After global CO2 emissions fell sharply at the start of the coronavirus crisis, it was already above the level of 2019 by the end of the year. According to the International Energy Agency (IEA), 2% more CO2 was emitted in December than in the same month a year earlier. According to the organization, this is caused by economic recovery in large economies, but also by a lack of policy measures to promote the use of clean energy.

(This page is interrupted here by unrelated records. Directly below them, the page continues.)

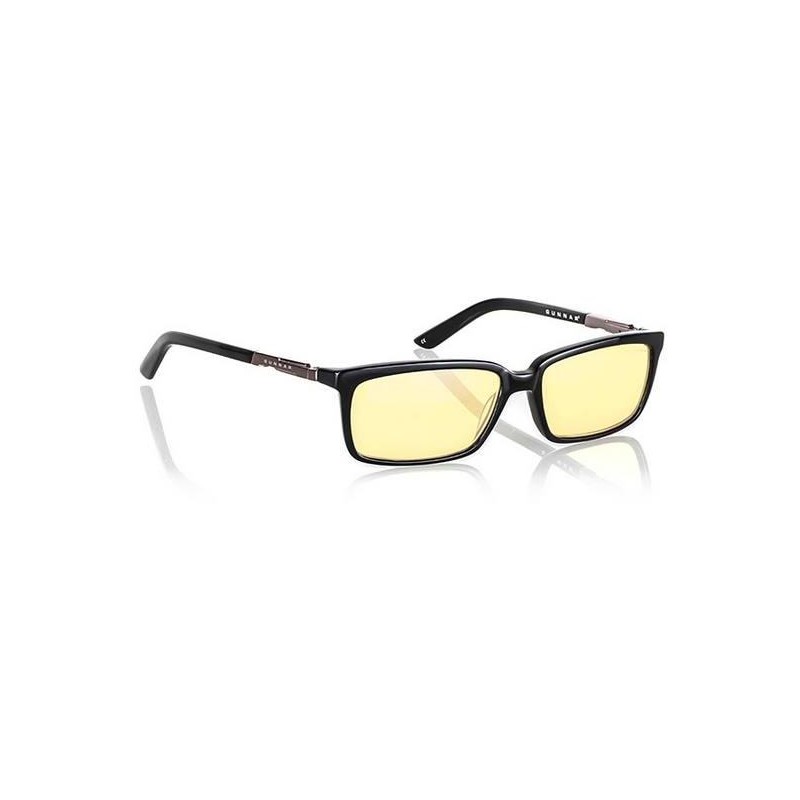 GUNNAR kancelářske/herní brýle HAUS ONYX * jantárová skla * BLF 65 * GUNNAR focus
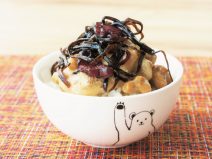 柴漬け昆布納豆グリーンピースご飯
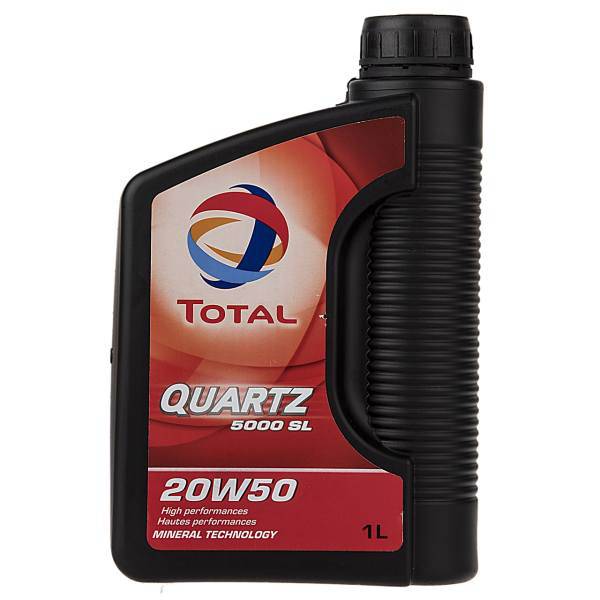 روغن موتور خودرو توتال مدل Quartz 5000 SL حجم 1 لیتر، Total Quartz 5000 SL Car Engine Oil 1 L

According to IEA director Fatih Birol, the increase in CO2 emissions during the coronavirus year is “a warning that not enough is being done worldwide to accelerate the transition to clean energy”. “If governments do not move forward with the right energy policy, then the historic opportunity to make 2019 the peak year in terms of greenhouse gas emissions can be squandered.”Birol points out that 2020 initially offered hope, but according to him the emission figures now show that everyone is going back to normal.
For example, China emitted 0.8 percent more CO2 last year than in 2019 and India emitted more CO2 from September than a year earlier. In Brazil this happened in the closing quarter. CO2 emissions in the United States fell by 10 percent due to the coronavirus crisis, but in December came close to the levels of a year earlier. In the European Union too, CO2 emissions fell by about a tenth.
On an annual basis, around 2 billion tonnes of CO2 were emitted in 2020 compared to a year earlier. About half of this was caused by less traffic on the roads and less aviation. The IEA therefore expects emissions to rise again rapidly once the worst coronavirus restrictions are over. The record increase in the number of electric vehicles on the road is not enough to compensate for this.